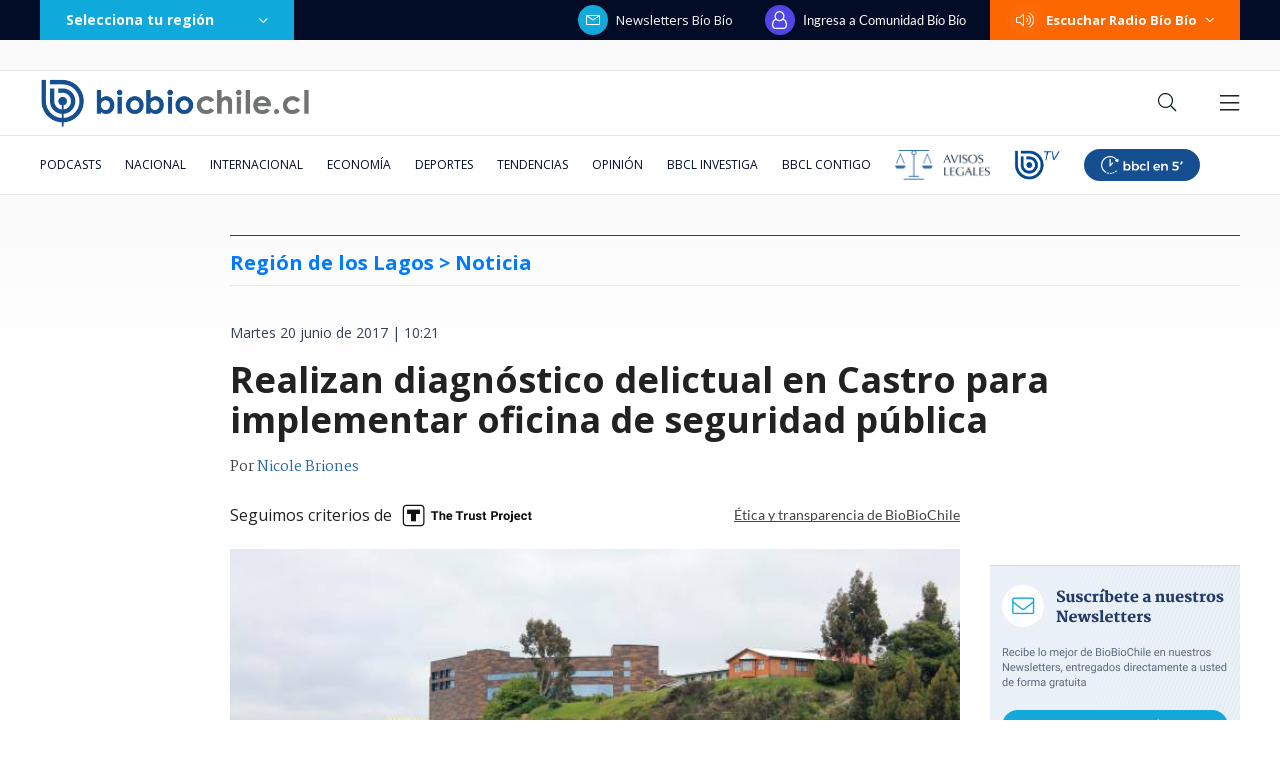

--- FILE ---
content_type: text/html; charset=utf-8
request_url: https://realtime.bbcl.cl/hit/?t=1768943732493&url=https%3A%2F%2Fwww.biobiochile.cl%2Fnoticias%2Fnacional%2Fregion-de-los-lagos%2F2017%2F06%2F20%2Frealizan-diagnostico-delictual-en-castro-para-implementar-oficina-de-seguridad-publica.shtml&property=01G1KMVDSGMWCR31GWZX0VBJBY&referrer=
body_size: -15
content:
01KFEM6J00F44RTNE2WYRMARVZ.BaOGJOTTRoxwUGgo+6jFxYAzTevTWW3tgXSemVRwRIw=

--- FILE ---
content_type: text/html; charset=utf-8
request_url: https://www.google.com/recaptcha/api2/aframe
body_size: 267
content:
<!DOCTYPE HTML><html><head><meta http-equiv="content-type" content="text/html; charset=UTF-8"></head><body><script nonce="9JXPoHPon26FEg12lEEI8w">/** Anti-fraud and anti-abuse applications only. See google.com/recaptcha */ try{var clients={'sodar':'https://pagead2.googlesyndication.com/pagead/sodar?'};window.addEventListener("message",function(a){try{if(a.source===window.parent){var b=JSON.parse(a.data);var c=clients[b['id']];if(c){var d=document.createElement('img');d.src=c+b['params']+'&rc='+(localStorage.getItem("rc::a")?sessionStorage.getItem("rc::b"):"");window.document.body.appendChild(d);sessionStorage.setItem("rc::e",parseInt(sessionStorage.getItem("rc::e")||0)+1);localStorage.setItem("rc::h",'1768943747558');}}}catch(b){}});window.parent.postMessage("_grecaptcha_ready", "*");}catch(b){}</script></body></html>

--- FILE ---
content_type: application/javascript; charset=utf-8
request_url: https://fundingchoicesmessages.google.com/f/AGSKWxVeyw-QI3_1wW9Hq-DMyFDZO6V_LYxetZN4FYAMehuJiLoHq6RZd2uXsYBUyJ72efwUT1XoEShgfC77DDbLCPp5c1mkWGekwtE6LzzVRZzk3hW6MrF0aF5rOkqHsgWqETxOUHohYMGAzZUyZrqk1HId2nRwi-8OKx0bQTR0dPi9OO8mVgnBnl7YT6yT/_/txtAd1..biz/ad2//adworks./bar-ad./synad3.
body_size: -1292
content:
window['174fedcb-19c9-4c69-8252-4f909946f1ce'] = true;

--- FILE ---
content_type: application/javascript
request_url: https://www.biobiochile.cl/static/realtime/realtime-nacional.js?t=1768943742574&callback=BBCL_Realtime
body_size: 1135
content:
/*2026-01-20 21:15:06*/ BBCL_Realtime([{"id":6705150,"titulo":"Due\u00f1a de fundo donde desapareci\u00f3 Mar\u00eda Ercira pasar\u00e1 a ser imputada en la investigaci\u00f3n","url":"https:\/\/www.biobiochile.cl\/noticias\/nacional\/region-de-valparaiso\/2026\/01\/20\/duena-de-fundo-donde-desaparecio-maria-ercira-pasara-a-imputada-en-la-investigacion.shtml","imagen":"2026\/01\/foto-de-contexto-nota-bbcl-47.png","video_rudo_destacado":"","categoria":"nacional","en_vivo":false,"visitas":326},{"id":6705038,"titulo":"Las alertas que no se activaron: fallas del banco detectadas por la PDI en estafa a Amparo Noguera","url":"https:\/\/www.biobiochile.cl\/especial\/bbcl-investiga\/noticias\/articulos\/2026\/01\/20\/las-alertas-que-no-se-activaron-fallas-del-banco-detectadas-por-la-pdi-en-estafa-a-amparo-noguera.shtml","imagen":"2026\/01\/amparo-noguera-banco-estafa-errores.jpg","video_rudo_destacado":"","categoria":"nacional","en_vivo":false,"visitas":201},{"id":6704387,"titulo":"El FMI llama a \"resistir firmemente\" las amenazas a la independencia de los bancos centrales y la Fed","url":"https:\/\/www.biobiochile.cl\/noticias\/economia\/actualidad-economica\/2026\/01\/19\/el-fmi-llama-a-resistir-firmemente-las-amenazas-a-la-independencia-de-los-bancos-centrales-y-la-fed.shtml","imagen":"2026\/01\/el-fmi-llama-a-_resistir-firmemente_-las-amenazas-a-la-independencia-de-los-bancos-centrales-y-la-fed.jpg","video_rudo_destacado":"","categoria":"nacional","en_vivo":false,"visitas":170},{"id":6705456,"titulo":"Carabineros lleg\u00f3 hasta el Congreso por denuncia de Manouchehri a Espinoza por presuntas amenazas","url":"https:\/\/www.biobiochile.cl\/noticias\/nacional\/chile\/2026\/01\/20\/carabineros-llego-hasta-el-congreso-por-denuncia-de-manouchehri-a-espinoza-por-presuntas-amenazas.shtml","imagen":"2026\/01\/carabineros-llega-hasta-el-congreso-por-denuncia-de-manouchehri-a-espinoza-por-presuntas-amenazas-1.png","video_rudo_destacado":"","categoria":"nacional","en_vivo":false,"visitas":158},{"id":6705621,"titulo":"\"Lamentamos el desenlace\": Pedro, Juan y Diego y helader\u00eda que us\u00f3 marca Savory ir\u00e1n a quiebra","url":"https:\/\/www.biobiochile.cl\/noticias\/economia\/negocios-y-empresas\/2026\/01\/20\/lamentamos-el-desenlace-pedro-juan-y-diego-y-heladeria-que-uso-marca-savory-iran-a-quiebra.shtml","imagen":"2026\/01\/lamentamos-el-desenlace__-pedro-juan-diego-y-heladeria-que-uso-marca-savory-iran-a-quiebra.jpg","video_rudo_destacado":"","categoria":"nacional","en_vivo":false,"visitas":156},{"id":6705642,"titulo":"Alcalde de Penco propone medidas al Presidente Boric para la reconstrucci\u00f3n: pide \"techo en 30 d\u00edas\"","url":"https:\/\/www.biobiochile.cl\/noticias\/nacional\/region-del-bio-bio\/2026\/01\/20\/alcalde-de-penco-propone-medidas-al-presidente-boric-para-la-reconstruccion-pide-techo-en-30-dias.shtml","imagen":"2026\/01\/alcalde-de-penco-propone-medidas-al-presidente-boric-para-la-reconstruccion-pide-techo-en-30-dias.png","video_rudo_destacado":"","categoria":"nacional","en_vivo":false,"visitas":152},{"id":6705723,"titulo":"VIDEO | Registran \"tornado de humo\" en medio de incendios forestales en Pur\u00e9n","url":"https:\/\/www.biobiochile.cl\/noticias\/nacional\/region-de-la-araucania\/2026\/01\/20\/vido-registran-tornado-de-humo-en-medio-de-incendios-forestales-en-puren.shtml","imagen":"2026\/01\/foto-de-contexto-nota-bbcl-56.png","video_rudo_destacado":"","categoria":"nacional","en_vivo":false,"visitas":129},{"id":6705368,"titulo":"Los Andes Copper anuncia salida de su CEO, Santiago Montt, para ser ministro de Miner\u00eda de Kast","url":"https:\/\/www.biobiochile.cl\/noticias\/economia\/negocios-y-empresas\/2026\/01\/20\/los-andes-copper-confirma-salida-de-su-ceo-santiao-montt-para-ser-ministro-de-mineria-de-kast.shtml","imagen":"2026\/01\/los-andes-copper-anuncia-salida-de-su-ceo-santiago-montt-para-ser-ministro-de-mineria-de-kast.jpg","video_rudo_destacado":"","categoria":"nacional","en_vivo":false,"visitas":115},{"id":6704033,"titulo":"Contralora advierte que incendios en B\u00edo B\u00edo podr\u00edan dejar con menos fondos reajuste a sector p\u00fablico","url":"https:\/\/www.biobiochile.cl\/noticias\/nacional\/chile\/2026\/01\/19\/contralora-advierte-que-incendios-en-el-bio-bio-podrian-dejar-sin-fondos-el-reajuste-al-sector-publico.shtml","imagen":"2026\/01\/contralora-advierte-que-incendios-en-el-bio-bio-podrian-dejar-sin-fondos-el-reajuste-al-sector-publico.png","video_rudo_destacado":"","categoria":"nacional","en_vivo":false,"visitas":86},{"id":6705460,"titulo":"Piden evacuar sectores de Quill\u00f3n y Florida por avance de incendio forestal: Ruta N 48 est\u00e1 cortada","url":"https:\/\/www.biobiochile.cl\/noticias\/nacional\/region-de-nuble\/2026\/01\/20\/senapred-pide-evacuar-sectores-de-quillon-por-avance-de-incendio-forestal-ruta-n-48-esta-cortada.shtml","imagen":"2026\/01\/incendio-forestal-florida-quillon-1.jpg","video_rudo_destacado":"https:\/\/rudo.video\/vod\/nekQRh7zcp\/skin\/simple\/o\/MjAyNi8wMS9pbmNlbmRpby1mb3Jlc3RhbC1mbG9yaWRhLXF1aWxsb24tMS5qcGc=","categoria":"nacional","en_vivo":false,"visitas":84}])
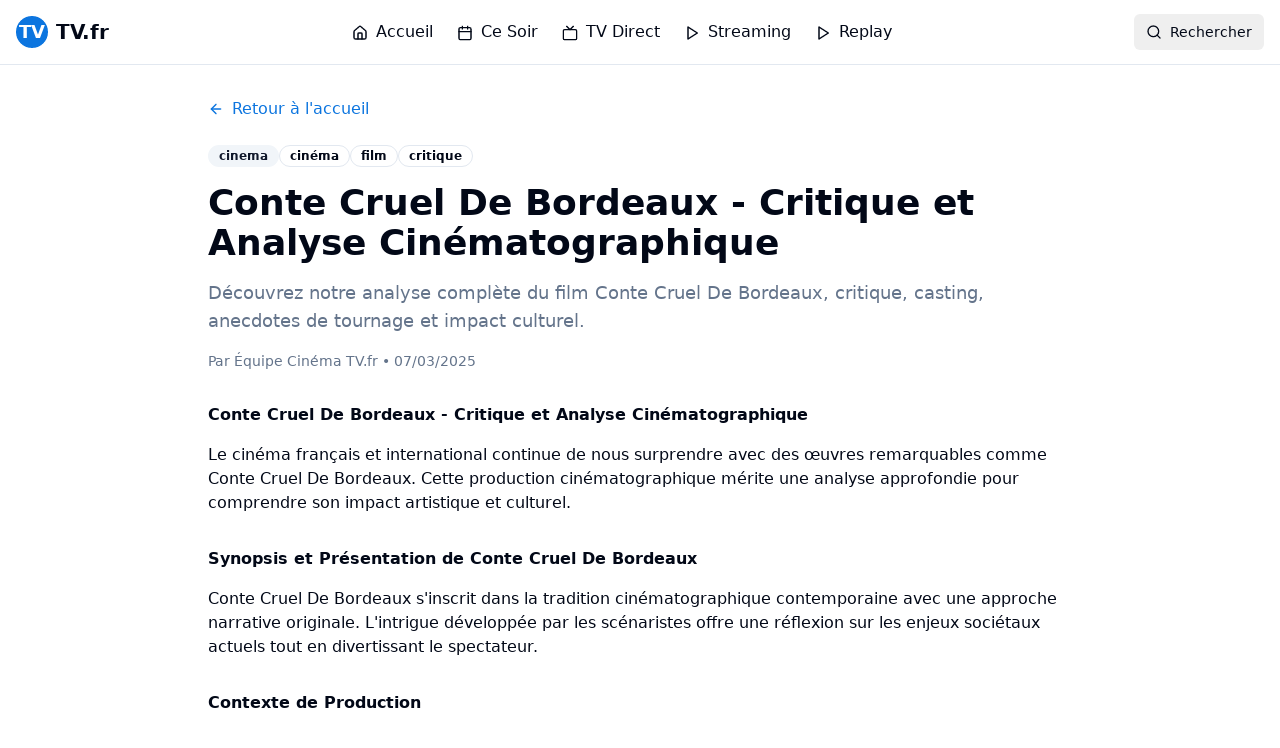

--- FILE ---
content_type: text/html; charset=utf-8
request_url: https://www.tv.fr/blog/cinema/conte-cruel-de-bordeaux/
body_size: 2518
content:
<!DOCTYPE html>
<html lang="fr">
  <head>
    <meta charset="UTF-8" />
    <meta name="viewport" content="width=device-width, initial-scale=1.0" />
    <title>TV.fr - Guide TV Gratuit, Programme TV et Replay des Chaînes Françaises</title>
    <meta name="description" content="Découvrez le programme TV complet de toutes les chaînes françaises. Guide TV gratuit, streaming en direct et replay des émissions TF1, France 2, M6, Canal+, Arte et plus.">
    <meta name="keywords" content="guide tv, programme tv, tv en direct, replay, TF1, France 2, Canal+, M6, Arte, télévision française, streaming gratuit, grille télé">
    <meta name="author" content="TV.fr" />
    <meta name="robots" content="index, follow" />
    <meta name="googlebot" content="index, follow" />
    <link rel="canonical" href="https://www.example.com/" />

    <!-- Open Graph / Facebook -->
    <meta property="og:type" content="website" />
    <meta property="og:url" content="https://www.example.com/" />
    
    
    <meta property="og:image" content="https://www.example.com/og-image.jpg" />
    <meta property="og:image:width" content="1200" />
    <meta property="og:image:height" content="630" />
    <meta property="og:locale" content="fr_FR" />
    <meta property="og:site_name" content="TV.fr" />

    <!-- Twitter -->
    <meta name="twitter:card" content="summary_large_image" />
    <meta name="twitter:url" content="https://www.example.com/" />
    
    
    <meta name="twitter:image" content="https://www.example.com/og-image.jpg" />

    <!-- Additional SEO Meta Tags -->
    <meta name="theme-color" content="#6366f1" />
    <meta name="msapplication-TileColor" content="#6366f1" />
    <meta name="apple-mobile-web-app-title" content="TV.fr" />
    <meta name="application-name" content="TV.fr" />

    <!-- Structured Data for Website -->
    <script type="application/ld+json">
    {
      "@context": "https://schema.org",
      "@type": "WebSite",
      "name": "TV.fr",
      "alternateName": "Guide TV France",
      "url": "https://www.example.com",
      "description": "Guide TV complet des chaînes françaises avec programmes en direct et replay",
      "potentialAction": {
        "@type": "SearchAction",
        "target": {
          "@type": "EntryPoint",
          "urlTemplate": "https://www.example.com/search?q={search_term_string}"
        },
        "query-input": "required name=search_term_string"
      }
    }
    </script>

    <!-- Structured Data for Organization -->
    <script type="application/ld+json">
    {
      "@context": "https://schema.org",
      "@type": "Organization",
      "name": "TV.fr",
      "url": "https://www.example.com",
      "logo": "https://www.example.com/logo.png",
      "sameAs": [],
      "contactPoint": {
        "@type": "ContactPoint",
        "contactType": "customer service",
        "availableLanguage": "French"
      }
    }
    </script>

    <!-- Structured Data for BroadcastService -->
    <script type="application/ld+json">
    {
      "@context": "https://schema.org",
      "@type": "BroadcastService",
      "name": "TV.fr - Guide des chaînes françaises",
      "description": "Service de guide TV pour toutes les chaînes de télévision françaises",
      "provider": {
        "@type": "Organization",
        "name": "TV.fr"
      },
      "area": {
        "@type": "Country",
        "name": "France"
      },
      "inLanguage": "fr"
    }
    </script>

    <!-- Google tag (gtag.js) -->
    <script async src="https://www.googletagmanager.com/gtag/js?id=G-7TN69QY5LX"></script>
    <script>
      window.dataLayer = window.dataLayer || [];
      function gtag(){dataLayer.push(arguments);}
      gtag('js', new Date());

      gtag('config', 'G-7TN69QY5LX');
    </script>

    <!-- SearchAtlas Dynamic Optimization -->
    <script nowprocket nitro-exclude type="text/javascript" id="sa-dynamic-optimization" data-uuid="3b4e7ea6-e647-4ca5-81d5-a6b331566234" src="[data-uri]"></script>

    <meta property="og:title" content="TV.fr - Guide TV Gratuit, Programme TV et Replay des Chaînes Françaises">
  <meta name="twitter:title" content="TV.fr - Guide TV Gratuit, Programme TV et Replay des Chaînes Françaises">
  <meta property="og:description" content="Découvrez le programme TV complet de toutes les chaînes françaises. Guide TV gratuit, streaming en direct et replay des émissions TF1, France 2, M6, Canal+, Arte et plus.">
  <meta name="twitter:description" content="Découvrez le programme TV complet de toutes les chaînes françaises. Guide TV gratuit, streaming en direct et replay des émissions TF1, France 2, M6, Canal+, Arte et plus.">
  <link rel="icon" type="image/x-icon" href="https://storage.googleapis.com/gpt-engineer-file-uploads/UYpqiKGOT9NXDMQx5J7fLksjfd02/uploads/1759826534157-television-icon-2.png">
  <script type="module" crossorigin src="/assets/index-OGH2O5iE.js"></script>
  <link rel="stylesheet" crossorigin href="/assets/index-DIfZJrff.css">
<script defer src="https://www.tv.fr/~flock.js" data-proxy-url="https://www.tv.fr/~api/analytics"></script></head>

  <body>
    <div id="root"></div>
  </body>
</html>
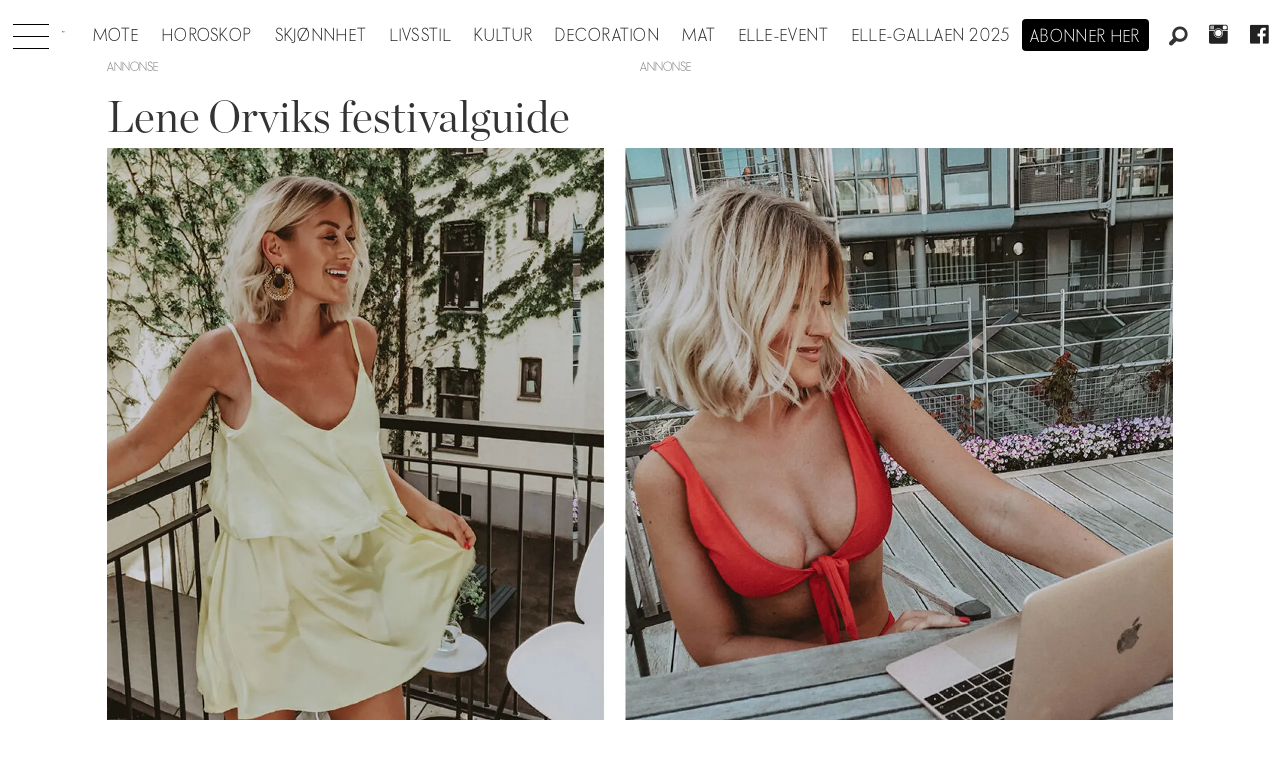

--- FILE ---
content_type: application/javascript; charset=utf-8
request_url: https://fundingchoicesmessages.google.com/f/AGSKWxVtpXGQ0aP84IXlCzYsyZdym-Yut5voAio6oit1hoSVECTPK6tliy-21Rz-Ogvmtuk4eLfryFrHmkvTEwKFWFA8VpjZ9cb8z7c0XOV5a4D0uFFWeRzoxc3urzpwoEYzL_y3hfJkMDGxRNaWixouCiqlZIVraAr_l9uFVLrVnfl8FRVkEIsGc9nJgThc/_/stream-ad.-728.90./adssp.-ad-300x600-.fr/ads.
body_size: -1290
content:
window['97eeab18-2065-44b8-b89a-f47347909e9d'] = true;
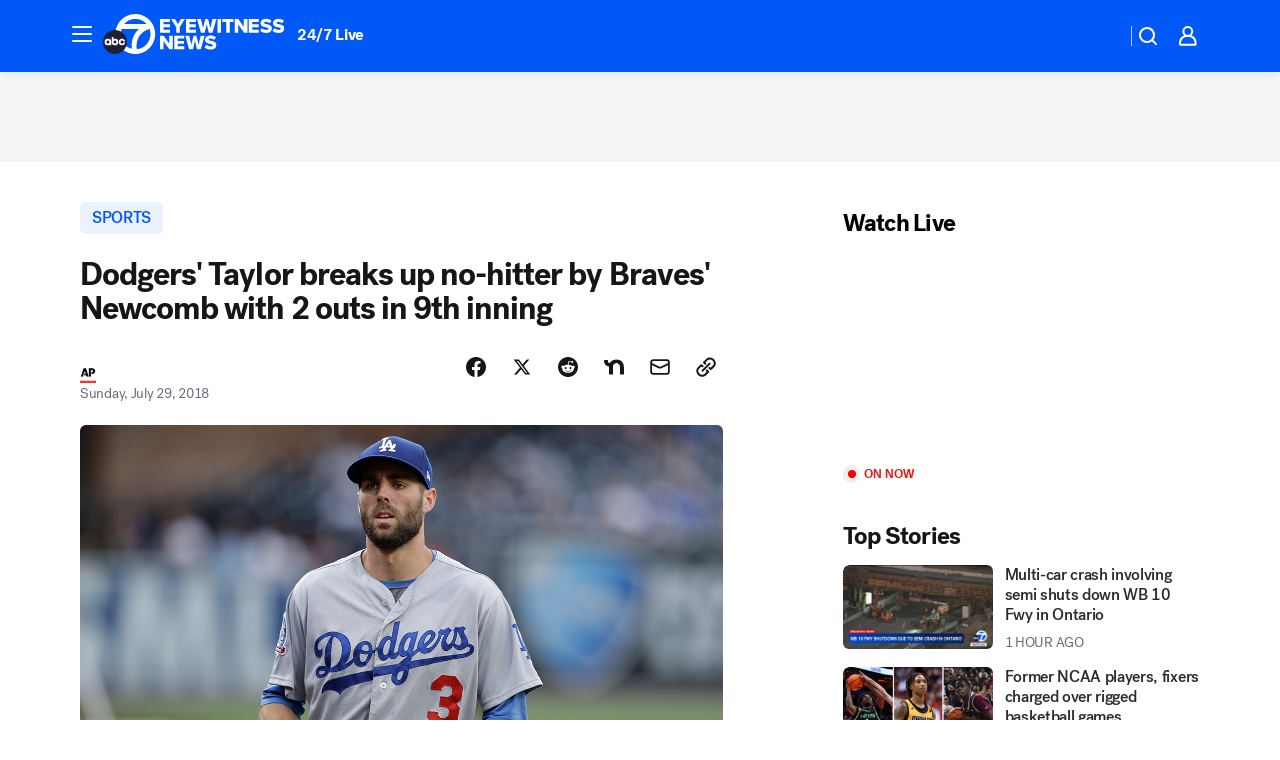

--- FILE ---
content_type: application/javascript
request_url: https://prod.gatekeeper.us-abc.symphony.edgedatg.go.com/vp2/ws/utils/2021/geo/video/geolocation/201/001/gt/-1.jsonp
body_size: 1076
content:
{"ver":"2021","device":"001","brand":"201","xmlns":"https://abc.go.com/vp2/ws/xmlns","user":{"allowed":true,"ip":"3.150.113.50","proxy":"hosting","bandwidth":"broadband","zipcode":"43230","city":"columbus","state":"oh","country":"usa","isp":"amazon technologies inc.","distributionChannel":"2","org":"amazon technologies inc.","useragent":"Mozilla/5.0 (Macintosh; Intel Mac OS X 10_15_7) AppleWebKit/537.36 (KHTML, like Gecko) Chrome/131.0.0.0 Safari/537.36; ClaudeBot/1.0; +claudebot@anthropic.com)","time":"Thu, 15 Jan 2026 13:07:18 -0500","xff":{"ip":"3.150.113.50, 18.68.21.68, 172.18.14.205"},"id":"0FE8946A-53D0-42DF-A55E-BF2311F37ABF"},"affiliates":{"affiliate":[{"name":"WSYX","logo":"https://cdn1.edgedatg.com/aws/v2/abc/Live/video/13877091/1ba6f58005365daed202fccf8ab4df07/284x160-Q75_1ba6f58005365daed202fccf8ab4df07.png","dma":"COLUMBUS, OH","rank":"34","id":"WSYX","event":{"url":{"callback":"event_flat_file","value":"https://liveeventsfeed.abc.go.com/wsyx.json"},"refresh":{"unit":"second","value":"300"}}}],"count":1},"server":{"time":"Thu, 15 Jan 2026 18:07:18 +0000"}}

──────

About this task
Locate the word "title" in the entries, and copy every line where it is found.

The completed task
    <title>TV.fr - Guide TV Gratuit, Programme TV et Replay des Chaînes Françaises</title>
    <meta name="apple-mobile-web-app-title" content="TV.fr" />
    <meta property="og:title" content="TV.fr - Guide TV Gratuit, Programme TV et Replay des Chaînes Françaises">
  <meta name="twitter:title" content="TV.fr - Guide TV Gratuit, Programme TV et Replay des Chaînes Françaises">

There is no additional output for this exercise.